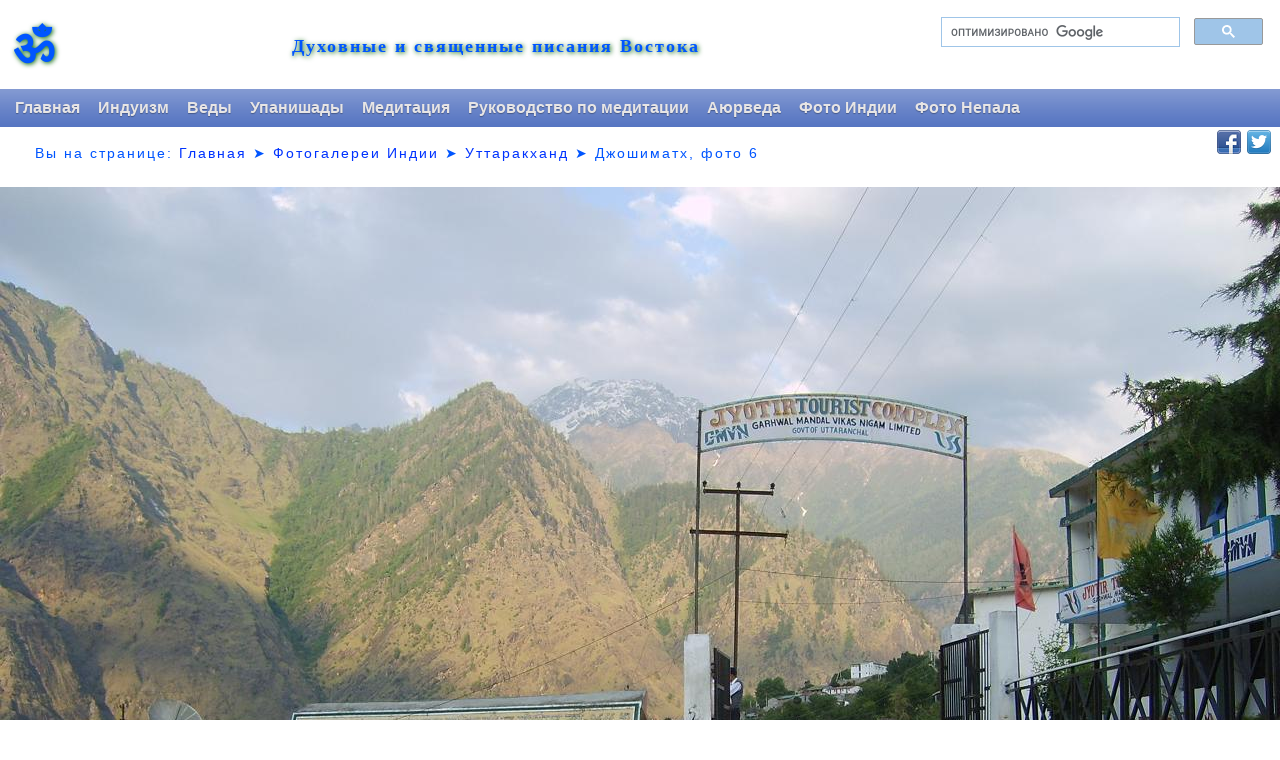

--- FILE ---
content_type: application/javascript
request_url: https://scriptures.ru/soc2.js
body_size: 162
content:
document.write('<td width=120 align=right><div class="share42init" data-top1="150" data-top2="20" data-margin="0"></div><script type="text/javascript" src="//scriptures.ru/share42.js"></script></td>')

Exercise brief:
Write out the whole listing exactly, with no pictures.

Solved problem:
--- FILE ---
content_type: application/javascript
request_url: https://scriptures.ru/soc2.js
body_size: 162
content:
document.write('<td width=120 align=right><div class="share42init" data-top1="150" data-top2="20" data-margin="0"></div><script type="text/javascript" src="//scriptures.ru/share42.js"></script></td>')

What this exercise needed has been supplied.